BEGINNING NEXT SUNDAY:
The Praying Life
A three-week series about prayer, led by The Rev. Michael Lemaire, explores assumptions and expectations that we bring to our prayer life. Many of us carry a lifelong sense that our prayer life is not what it could or should be. We carry images of God, of ourselves, and of prayer that served us at an earlier time of life, but those images eventually constrain our spiritual journey. We will attempt to name, describe, and if needed reshape these images in the service of reinvigorating our prayer life. (Parish House, across the parking lot)
Welcome our guest preacher!
This Sunday, the Rev. Stephen Crippen will be joining us at all three services as our guest preacher. He is coming to us from Seattle, Washington, where he serves as a deacon at St. Paul’s Episcopal Church. Stephen travels all over the West Coast to work with congregations in various phases of their life, both teaching with the College for Congregational Development and as a consultant. He was just in Sitka, Alaska as a keynoter at their diocesan convention. A former church organist, Stephen now works as a therapist. He has two dogs that he treats like royalty, is remarkably committed to being fit, and has a fabulous and growing tattoo of Jonah and the whale. Stephen is one of the most dynamic and compelling teachers that Phil and Liz have encountered in the church. His word is not to be missed!
Adjust your route…
Sunday Streets Berkeley opens Shattuck Ave from Rose to Haste to people this Sunday… but will be closed to cars. It may take a little longer to make your way to church!
ALL SOULS FAMILIES!
ALL SOLES NEXT WEEK AND MORE!
Runners, try changing up your pace next Sunday, October 30! Plan to worship at the 9:00 am service and then join other All Souls runners for a fun run after your favorite formation class. Meet at 11:15 in the courtyard and we’ll set out together for a variable length and pace run. And who is running in the Berkeley Half on November 20? Believe it or not, there is time to run and still make it to the 11:15 service! There will be a contingent of All Soulsians (Solesians) of all ages running and cheering and celebrating again together this year. Talk to Emily Hansen Curran, Jeannie Koops-Elson, or Kim Velasquez to make plans.
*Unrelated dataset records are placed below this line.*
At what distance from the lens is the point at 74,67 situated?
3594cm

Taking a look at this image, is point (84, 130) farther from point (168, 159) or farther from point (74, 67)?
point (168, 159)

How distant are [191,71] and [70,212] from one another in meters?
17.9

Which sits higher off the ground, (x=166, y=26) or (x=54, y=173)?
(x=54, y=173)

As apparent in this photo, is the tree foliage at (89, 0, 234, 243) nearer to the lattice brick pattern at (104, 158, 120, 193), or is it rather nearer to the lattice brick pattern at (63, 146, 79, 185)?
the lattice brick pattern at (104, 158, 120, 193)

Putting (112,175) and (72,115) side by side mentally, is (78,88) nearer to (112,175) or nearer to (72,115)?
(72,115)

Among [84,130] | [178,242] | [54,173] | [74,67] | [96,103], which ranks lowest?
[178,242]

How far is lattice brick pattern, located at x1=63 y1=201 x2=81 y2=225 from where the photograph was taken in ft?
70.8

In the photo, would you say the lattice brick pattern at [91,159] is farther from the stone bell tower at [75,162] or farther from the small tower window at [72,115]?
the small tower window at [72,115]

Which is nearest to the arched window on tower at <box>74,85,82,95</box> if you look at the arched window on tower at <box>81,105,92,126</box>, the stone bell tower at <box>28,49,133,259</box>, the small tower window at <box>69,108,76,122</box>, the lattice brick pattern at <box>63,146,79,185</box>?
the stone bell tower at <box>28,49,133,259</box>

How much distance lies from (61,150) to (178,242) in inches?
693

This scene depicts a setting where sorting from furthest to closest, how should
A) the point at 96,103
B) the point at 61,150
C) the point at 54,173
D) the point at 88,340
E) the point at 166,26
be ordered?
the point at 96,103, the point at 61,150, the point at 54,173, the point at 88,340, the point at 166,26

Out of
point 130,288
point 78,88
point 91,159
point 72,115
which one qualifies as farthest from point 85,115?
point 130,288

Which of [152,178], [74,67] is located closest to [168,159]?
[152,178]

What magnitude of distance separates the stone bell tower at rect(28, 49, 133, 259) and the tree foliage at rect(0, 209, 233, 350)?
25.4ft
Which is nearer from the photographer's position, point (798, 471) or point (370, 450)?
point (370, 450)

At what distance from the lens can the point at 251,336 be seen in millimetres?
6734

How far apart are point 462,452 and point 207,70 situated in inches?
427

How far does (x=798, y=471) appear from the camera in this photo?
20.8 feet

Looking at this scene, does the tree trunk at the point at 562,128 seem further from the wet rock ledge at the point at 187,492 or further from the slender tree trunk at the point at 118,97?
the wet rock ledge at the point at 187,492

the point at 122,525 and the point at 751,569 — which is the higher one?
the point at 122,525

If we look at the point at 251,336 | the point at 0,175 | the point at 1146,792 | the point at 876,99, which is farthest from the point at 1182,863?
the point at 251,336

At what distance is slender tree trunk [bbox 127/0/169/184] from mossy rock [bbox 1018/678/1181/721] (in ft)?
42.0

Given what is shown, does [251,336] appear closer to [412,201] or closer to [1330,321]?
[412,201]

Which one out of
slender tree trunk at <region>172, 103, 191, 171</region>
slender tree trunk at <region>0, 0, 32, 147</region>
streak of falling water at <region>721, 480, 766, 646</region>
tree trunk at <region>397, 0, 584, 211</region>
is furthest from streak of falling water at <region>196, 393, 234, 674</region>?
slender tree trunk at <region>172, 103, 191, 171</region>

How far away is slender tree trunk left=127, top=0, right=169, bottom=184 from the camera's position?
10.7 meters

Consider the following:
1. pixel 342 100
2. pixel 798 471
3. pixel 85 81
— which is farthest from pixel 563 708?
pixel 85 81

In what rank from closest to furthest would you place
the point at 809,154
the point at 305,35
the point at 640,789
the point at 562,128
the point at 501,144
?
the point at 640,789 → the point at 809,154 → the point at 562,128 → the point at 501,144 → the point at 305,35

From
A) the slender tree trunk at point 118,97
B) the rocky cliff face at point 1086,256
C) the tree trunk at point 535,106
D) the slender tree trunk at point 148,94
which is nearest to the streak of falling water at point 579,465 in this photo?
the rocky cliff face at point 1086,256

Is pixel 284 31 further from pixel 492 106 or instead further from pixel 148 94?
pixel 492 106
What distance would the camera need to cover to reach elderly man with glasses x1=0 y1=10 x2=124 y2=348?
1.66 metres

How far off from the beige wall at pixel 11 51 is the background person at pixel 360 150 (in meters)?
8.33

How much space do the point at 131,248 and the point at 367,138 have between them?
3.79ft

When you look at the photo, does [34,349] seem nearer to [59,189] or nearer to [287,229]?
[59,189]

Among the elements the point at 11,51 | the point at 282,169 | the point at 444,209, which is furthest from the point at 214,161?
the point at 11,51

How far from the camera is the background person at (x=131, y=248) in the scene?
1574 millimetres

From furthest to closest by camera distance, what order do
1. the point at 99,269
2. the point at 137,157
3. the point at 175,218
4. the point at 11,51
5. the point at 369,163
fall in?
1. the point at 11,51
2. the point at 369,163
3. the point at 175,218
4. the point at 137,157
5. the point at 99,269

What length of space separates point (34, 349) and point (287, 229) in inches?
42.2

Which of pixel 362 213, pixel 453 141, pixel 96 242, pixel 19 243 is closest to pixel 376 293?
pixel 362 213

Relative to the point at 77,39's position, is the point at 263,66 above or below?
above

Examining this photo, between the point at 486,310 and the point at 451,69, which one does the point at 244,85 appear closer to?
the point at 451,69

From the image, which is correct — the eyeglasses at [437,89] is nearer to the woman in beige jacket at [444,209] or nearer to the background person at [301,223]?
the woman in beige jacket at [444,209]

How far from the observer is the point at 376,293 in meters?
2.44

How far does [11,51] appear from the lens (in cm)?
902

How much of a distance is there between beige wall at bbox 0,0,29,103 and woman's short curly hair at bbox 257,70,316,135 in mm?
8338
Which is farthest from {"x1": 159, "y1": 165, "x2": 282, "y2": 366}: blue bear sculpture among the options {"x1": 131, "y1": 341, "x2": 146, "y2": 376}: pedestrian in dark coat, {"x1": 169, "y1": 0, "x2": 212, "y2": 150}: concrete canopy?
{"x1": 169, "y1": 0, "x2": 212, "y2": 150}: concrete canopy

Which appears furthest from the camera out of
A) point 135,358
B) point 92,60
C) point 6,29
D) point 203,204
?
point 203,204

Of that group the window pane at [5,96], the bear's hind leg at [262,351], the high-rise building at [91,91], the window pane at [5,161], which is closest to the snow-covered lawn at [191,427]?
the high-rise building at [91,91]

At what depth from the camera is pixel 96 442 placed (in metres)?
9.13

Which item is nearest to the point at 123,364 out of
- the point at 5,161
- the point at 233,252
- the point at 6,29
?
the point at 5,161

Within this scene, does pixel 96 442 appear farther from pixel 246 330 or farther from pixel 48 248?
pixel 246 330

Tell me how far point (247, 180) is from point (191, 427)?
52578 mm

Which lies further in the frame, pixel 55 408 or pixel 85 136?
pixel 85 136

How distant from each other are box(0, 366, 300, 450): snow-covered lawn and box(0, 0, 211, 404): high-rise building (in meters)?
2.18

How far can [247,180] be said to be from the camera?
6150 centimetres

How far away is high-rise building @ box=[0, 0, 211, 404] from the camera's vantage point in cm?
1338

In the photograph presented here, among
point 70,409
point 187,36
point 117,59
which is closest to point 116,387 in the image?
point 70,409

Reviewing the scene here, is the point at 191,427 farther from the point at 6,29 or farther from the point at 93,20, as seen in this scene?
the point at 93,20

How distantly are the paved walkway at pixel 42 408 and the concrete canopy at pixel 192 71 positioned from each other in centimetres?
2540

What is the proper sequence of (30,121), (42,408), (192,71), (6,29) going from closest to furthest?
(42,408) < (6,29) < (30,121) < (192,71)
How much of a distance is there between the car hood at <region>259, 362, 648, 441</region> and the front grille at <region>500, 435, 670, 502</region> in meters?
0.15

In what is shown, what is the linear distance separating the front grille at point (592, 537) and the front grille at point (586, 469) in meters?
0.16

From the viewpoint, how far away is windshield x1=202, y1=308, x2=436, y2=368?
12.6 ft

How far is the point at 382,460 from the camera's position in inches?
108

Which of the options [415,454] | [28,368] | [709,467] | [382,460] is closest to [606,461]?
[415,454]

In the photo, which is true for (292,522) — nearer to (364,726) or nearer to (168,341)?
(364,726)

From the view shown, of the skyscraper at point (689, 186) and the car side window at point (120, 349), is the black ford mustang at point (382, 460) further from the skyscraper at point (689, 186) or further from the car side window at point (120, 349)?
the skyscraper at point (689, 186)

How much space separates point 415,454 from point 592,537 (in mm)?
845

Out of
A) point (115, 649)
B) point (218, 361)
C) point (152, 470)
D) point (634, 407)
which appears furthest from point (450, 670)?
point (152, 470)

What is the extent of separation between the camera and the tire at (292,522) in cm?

HANG OUT WITH THE GUYS AT SPAGHETTI AGAIN
Men’s Fellowship Dinner October 31
All Souls men gathers on the last Monday of each month for dinner (at a shared cost) and informal conversations beginning at 6:00 pm. Sign up sheet on the bulletin board by the parish hall doors. Contact Ross Laverty at 510-526-5394 or by email to find out why they never actually eat spaghetti.
All Saints Sunday, November 6th: Commemoration of the Faithful Departed
We will remember loved ones in prayer at the services on November 6th, All Saints Sunday. To have the names of your departed loved ones remembered, please legibly print the name(s) on the form attached to the clipboard in the chapel or narthex or email Joy with the information. Please note that names of those who have died since All Saints Sunday 2015 will be read aloud (taken from our prayer lists); all other names will be listed in the bulletin. There will be incense at the 11:15 am service only.